Cory King, co-owner of the 16,000-acre Double C Farms, was the subject of a state and federal investigation after a routine inspection in spring 2005 raised questions about some of his wells. Besides the four water-law violations, a jury also found King guilty of one count of lying to an inspector from the Idaho State Department of Agriculture.
He faces up to 14 years in prison, with sentencing set for Aug. 24 in Pocatello. But nearly two weeks before that, on Aug. 12, U.S. District Judge B. Lynn Winmill will hear arguments on whether violations of a restriction the judge placed on the trial and various alleged jurisdictional issues should set King free.

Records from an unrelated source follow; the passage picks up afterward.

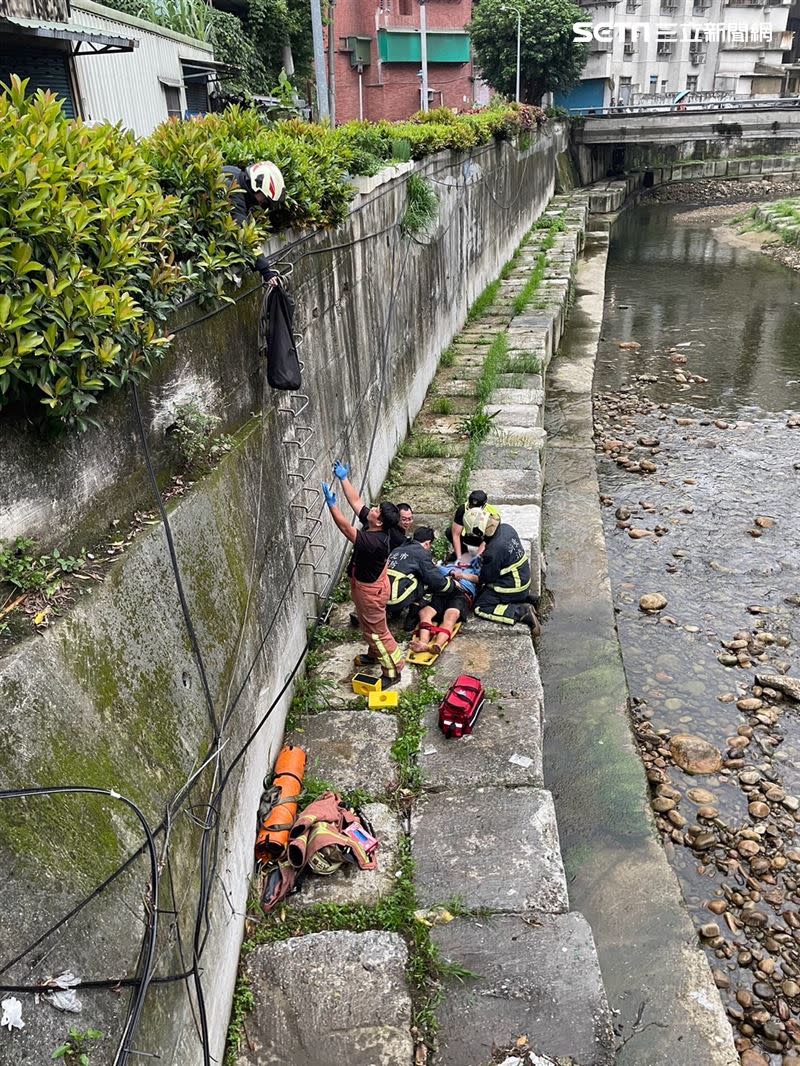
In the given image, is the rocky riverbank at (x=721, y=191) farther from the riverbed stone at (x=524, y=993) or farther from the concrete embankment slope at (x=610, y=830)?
the riverbed stone at (x=524, y=993)

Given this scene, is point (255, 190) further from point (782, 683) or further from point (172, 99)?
point (172, 99)

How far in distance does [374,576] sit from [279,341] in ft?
5.86

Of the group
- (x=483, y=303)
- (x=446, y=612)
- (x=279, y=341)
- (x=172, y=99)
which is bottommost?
(x=446, y=612)

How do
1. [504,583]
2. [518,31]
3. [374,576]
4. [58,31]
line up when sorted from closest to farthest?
[374,576], [504,583], [58,31], [518,31]

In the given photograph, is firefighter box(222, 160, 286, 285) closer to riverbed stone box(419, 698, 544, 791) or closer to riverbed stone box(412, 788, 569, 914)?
riverbed stone box(419, 698, 544, 791)

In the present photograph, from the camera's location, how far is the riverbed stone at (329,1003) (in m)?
3.58

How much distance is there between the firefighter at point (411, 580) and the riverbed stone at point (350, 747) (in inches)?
44.5

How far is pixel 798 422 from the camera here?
1254cm

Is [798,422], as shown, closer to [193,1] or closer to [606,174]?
[193,1]

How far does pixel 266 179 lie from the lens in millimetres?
4840

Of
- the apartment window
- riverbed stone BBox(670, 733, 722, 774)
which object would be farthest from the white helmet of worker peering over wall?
the apartment window

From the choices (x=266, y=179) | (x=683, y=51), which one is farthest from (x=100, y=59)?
(x=683, y=51)

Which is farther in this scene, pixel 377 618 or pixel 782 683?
pixel 782 683

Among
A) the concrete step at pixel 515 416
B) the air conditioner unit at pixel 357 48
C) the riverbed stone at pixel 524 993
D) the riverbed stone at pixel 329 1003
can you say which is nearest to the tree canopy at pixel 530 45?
the air conditioner unit at pixel 357 48
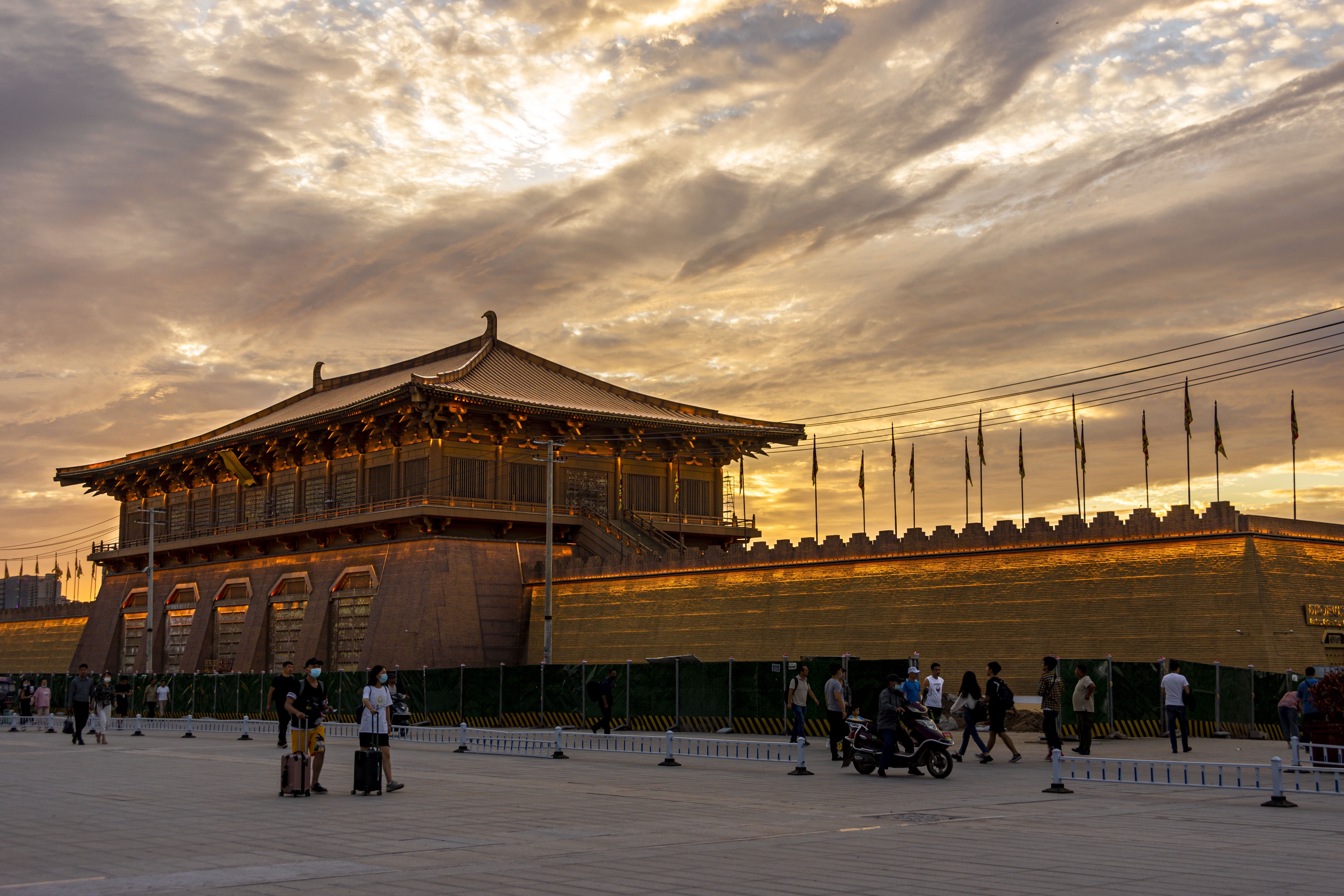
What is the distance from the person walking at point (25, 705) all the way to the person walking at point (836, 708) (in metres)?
26.7

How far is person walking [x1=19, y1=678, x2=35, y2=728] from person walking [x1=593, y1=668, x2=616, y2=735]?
18.5m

On May 28, King's attorneys argued in a motion for acquittal that King had to have been informed about federal law to have willfully violated it, and at the time the government says he was informed -- in 1987 -- U.S. law did not require a permit for his type of injection well. They also wrote that the question King supposedly lied in response to was too vague for that charge, and the ISDA inspector didn't have the jurisdiction needed for a federal charge.
In a separate motion, they also wrote King deserves a new trial, based on what they viewed as a series of prosecutor errors that improperly biased jurors. The motion refers back to four motions for mistrial made during the trial itself, all at times when the subject came up of cattle waste kept on site.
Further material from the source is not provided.